(Data records)
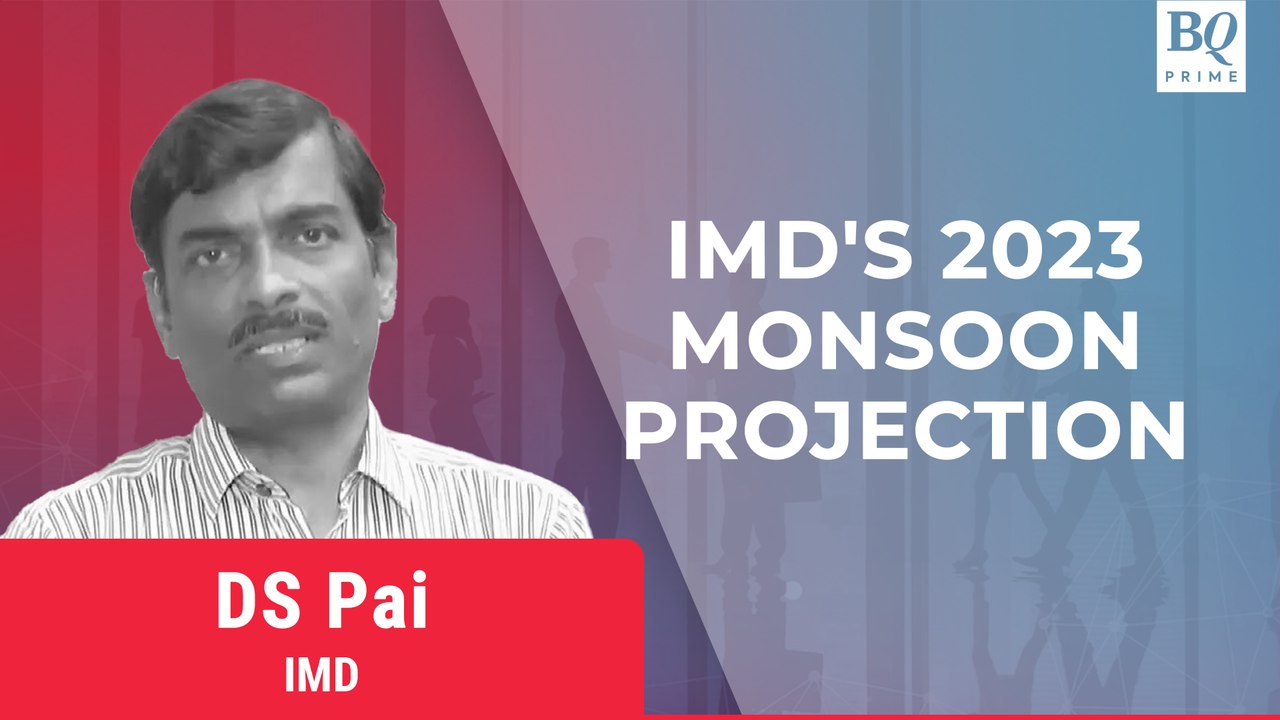 BQ PRIME

IMD'S 2023 MONSOON PROJECTION

DS Pai
IMD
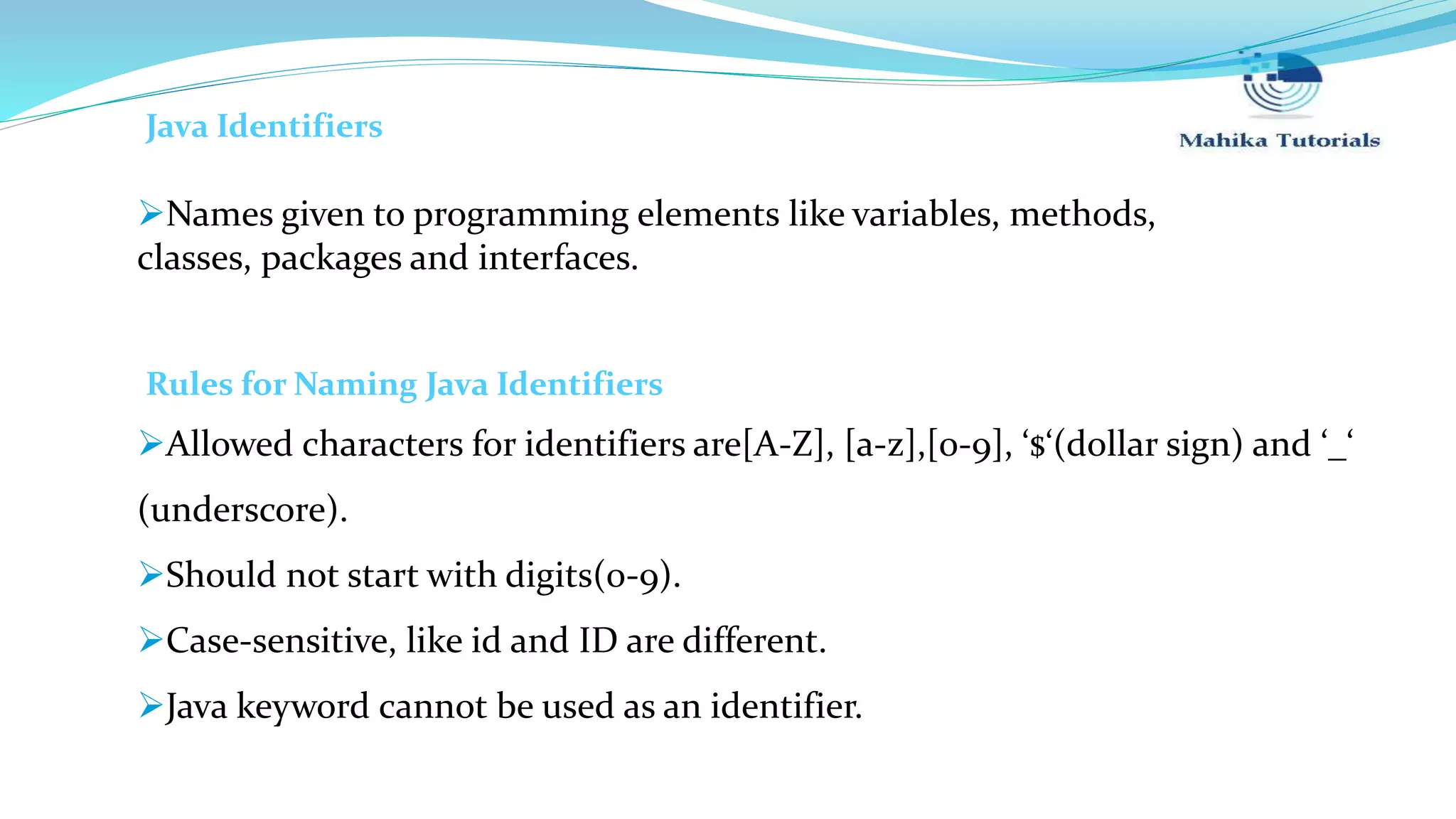 Java Identifiers

Mahika Tutorials

➢Names given to programming elements like variables, methods, classes, packages and interfaces.

Rules for Naming Java Identifiers

➢Allowed characters for identifiers are[A-Z], [a-z],[0-9], ‘$‘(dollar sign) and ‘_‘ (underscore).

➢Should not start with digits(0-9).

➢Case-sensitive, like id and ID are different.

➢Java keyword cannot be used as an identifier.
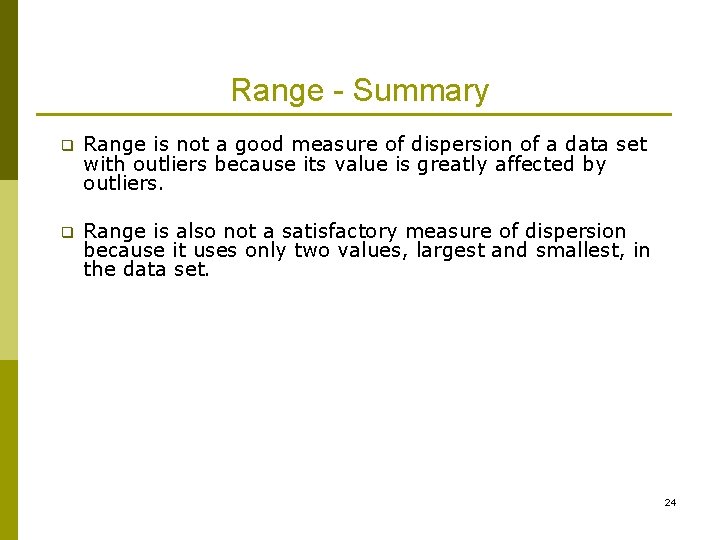 Range - Summary

Range is not a good measure of dispersion of a data set with outliers because its value is greatly affected by outliers.

Range is also not a satisfactory measure of dispersion because it uses only two values, largest and smallest, in the data set.

24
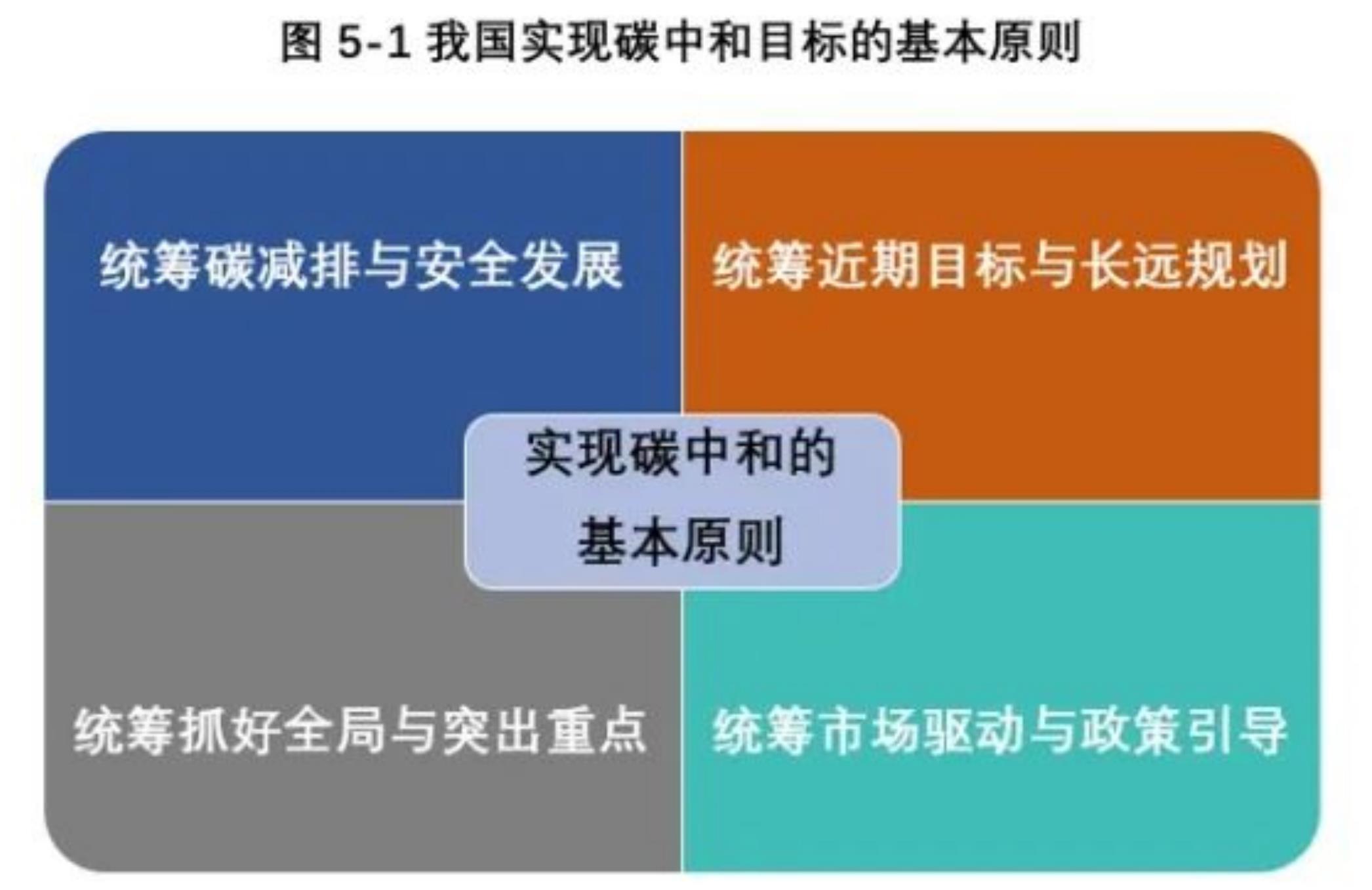 图 5-1 我国实现碳中和目标的基本原则

统筹碳减排与安全发展

统筹近期目标与长远规划

实现碳中和的基本原则

统筹抓好全局与突出重点

统筹市场驱动与政策引导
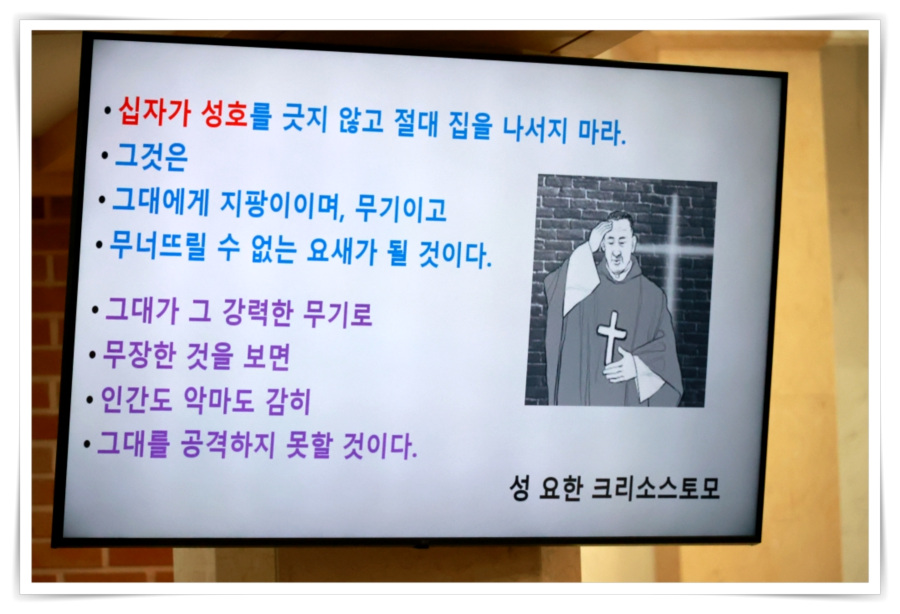 • 십자가 성호를 긋지 않고 절대 집을 나서지 마라.

• 그것은

• 그대에게 지팡이이며, 무기이고

• 무너뜨릴 수 없는 요새가 될 것이다.

• 그대가 그 강력한 무기로

• 무장한 것을 보면

• 인간도 악마도 감히

• 그대를 공격하지 못할 것이다.

성 요한 크리소스토모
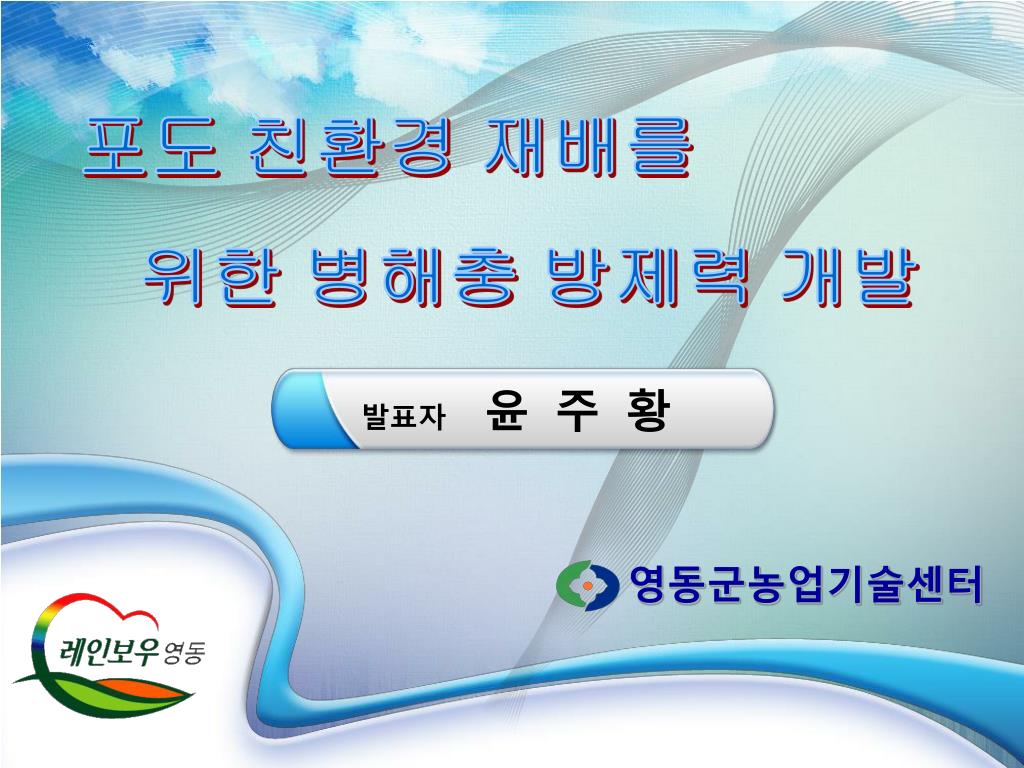 포도 친환경 재배를

위한 병해충 방제력 개발

발표자 윤 주 황

영동군농업기술센터

레인보우 영동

### EXERCISE DESCRIPTION
Please leave out the pictures while you copy exactly the lines from the one containing "图 5-1 我国实现碳中和目标的基本原则" through the end of the records.

### SOLUTION FOR THIS TASK
 图 5-1 我国实现碳中和目标的基本原则

统筹碳减排与安全发展

统筹近期目标与长远规划

实现碳中和的基本原则

统筹抓好全局与突出重点

统筹市场驱动与政策引导
 • 십자가 성호를 긋지 않고 절대 집을 나서지 마라.

• 그것은

• 그대에게 지팡이이며, 무기이고

• 무너뜨릴 수 없는 요새가 될 것이다.

• 그대가 그 강력한 무기로

• 무장한 것을 보면

• 인간도 악마도 감히

• 그대를 공격하지 못할 것이다.

성 요한 크리소스토모
 포도 친환경 재배를

위한 병해충 방제력 개발

발표자 윤 주 황

영동군농업기술센터

레인보우 영동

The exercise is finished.